Consigne
Recopiez à l'identique la partie de l'extrait ci-dessous sur les blogues et le recrutement, en commençant par « Les blogueurs d’emploi » et en poursuivant jusqu'à « souligne Sylvie Leclerc. ».

Les blogueurs d’emploi offrent à l’entreprise une base d’accès libre et gratuit à une banque de curriculum. Les secteurs de l’ingénierie, de l’informatique, des communications et de la gestion sont les plus susceptibles de lancer un blogue. « Ça colle à leur profession », souligne Sylvie Leclerc.
L’avenir
Surévalue-t-on le potentiel du blogue? Sylvie Doré répond par une comparaison. « L’achat en ligne a pris beaucoup de temps à se développer au Québec, signale-t-elle. Les gens se méfiaient davantage que les internautes américains. Reste que ce procédé s’est développé ici aussi. »
Et en matière de recrutement? On affronte aussi des réticences. « Autrefois, souligne Sylvie Doré, les entreprises craignaient de recevoir des candidatures de partout sur la planète si elles plaçaient une offre d’emploi sur Internet. Or, des logiciels permettent maintenant de filtrer les candidatures. Il en ira probablement de même pour les blogues. »
« Dans notre service aux employeurs, nous utilisons beaucoup Internet pour le recrutement, mentionne la vice-présidente de TMP Worldwide. Il constitue une partie importante de la stratégie de nos clients. Nous offrons en innovation à nos clients la possibilité du blogue. La proposition crée un intérêt, mais il n’y a pas encore de résultat concret. »

Les données
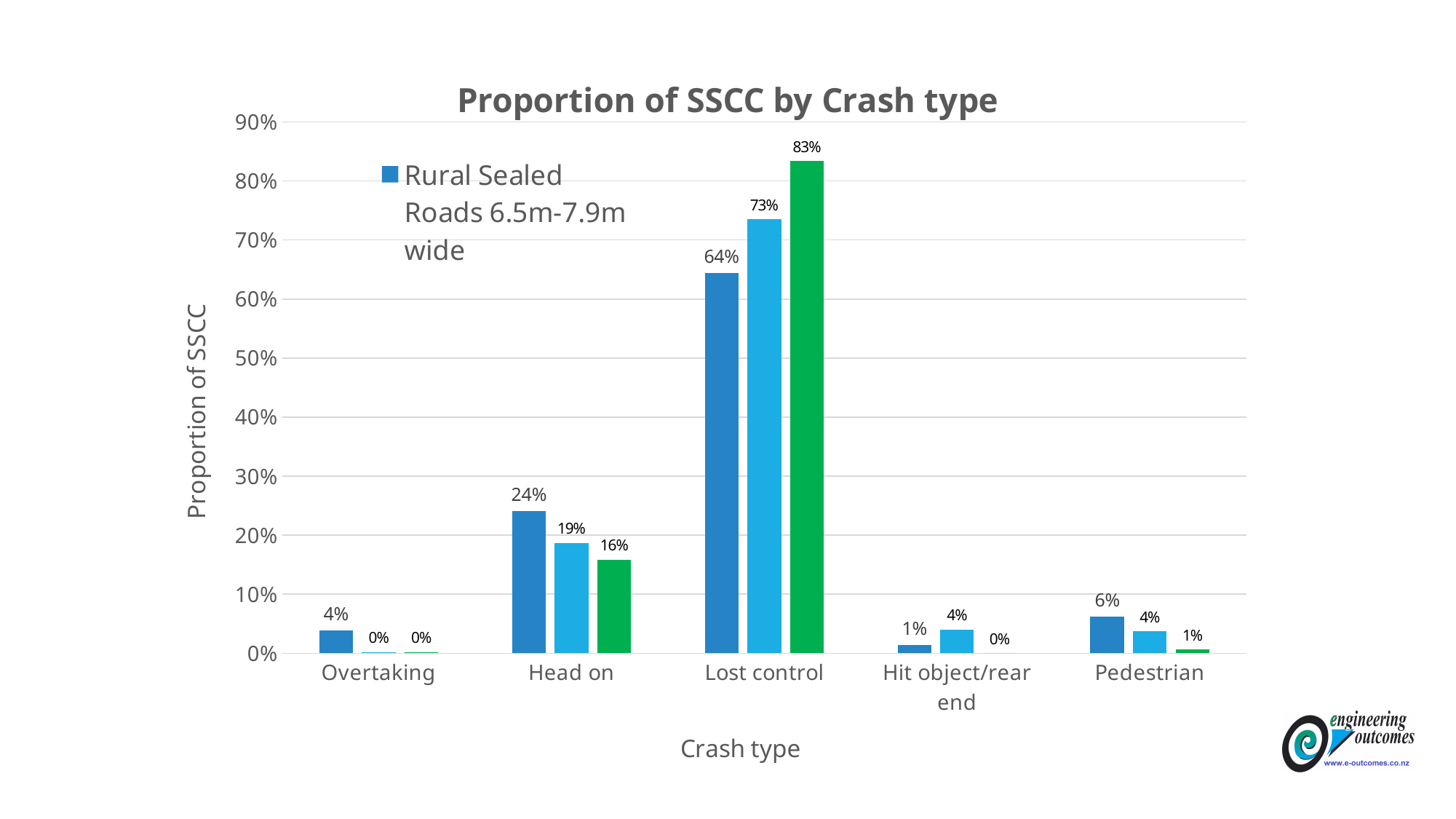
How many crash types are shown on the x axis? 5 What is the value for Lost control in the Rural Sealed Roads 6.5m-7.9m wide series? 64% Is the value for Lost control in the Rural Sealed Roads 6.5m-7.9m wide series greater or less than 50%? greater What kind of chart is shown on the slide? bar chart What is the value for Head on in the Rural Sealed Roads 6.5m-7.9m wide series? 24% What is the value for Pedestrian in the Rural Sealed Roads 6.5m-7.9m wide series? 6% Which crash type has the lowest value in the Rural Sealed Roads 6.5m-7.9m wide series? Hit object/rear end In the Rural Sealed Roads 6.5m-7.9m wide series, which is larger: Overtaking or Pedestrian? Pedestrian What is the title of the chart? Proportion of SSCC by Crash type In the Rural Sealed Roads 6.5m-7.9m wide series, how much higher is Lost control than Head on? 40% How many series does the legend list? 1 Which crash type has the highest value in the Rural Sealed Roads 6.5m-7.9m wide series? Lost control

Votre réponse
Les blogueurs d’emploi offrent à l’entreprise une base d’accès libre et gratuit à une banque de curriculum. Les secteurs de l’ingénierie, de l’informatique, des communications et de la gestion sont les plus susceptibles de lancer un blogue. « Ça colle à leur profession », souligne Sylvie Leclerc.